[LLVMdev] global symbols converted to local symbols

Frits van Bommel fvbommel at wxs.nl
Thu Oct 30 03:52:08 PDT 2008


Ryan M. Lefever wrote:
> Ryan M. Lefever wrote:
>> I have a bitcode file x.bc.  When I run llmv-nm on x.bc, it shows that a 
>> function f(), that I've written, is defined as a global function (text) 
>> object, i.e., llvm-nm shows it marked with a 'T'.  I have converted x.bc 
>> to an executable with the following command:  llvm-ld -native -o x.exe 
>> x.bc  When I run nm on x.exe, it shows that f is now a local function 
>> (text) object, i.e., nm shows it marked with a 't'.  Why is llvm-ld 
>> converting f() from a global function object to a local function object.
 >
 > As a follow up, if I first convert x.bc to a c file using llc -march=c
 > -o x.c x.bc, and then I use normal gcc to convert x.c to an executable,
 > f() remains a global symbol.  Is llvm-nm incorrectly converting the
 > global symbols to local symbols?

I believe your problem may be that llvm-ld by default runs the 
'internalize' pass before running any other optimizations.

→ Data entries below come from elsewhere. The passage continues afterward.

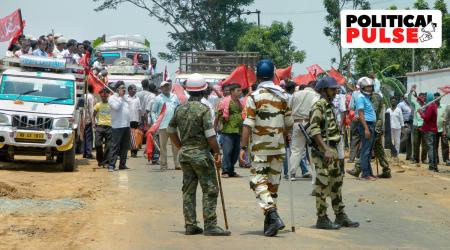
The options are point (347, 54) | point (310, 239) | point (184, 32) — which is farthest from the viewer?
point (184, 32)

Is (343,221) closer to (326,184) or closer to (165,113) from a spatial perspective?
(326,184)

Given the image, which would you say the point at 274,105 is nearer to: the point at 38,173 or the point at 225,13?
the point at 38,173

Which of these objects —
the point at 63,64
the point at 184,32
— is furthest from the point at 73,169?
the point at 184,32

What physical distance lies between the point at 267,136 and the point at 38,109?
9.21 metres

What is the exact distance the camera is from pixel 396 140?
78.6 feet

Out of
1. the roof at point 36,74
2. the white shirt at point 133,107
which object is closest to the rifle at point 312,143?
the white shirt at point 133,107

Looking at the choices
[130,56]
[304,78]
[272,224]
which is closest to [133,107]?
[304,78]

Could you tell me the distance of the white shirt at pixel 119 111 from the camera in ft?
62.2

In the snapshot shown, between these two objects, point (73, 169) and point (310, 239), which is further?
point (73, 169)

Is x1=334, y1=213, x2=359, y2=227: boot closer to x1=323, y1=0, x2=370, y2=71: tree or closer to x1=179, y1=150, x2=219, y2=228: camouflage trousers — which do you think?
x1=179, y1=150, x2=219, y2=228: camouflage trousers

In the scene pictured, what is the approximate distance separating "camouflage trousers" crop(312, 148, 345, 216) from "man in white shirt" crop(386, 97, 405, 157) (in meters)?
12.5

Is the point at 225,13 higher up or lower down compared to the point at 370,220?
higher up

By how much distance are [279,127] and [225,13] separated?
49492 millimetres

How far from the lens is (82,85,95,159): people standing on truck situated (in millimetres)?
21938
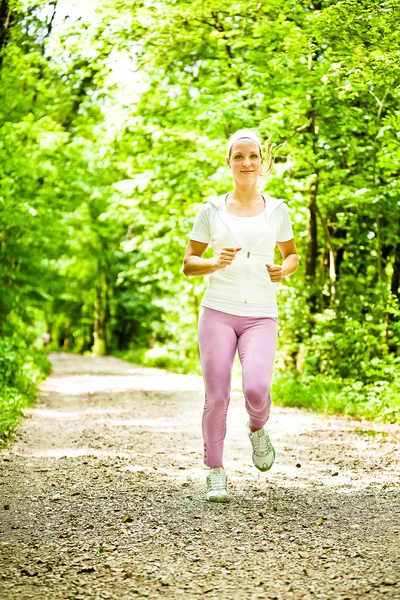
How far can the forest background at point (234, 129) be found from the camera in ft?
30.5

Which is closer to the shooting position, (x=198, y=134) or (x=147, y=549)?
(x=147, y=549)

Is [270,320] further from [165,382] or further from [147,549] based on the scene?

What that 
pass does is mark any functions other than 'main' (or functions 
explicitly specified by the user) as 'internal'. This is done to allow 
other optimizations to modify the function signatures; many 
interprocedural optimizations refuse to touch non-internal functions.

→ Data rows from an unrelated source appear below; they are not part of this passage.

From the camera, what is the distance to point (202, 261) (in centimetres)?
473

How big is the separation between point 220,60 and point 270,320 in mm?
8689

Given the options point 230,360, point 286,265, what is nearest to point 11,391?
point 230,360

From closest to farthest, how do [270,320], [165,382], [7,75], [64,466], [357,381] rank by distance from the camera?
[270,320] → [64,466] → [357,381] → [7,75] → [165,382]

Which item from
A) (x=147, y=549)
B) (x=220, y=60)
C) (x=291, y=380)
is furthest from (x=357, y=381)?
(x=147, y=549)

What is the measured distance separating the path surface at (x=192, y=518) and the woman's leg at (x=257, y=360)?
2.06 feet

If you want to disable this behavior entirely, pass 
-disable-internalize' to llvm-ld. If you want to disable it only for 
specific functions (recommended if you want to optimize your code) try 
-internalize-public-api-file=<filename> or 
-internalize-public-api-list=<list>.
If you use either of the latter two, make sure to put 'main' on the list 
as well; it doesn't look like 'internalize' does that automatically 
anymore if it's passed an explicit list.